The distinct odor of slaughtered animals permeated the place, so she adjusted her breathing. Up a short flight of stairs, the low hum of machines and a buzz of voices led her through some double doors.
“Hello, Miss. What can I do for you?”
“I need to deliver this to my mother.”
“And that would be Myra Brunner, sure as day.” The woman’s grin spread. “You’re the spittin’ image—probably heard that a million times. She’s busy on the floor, so you’ll have to wait.”
“How long will it be?”
“Who knows? Sometimes she doesn’t even take her break—been known to work through a full day without one.”
“Could you give her this for me, then? Actually, it’s from my brother—important papers she needs to read.”
“You bet. I’ll put it in her locker.” The worker scribbled on a piece of paper and glanced up. “Ever been here before?”
“No.”
“Want to see where your mother works?”
Twila nodded, so the woman led her down a long hallway to a row of windows looking down on the factory.
“See her? Over under that tin awning. She’s walking the line to make sure everybody stays on track.”
“They all look the same with those uniforms and green hairnets.”
“Yeah, but your mom’s got a patch on her shirt pocket—they’re hard to come by. Not many people supervise two lines. Stay right here. I’ll be back in a minute.”
Focusing in on the awning clarified Mom’s slim profile. She gestured with her hand a couple of times, and a worker nodded. Farther along, she wrote something on her notepad.
There must be at least forty women on those two lines, looking like so many mannequins in a department store window. Except hands stayed in constant motion. The woman returned.
“See her?”
“Yes, I found her.” The double meaning moistened Twila’s eyes. Even watching Mom seemed like trespassing.
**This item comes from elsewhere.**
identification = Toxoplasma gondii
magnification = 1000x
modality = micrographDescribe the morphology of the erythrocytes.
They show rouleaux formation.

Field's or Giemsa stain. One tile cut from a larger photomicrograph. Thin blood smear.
Just before she left, her guide’s eyes lit up. “I hear you’re a senior this year?”
Twila nodded.
“We’d hire you in a flash. Your mom brags about you, you know. What a worker she is!”
Waiting on the outside stairs, Twila reflected. So much responsibility—no wonder Mom’s feet ached at night and she spoke in fits and starts.
Then she remembered. Rodney had wanted to show her something. Now she understood...he had introduced her to Mom’s other world.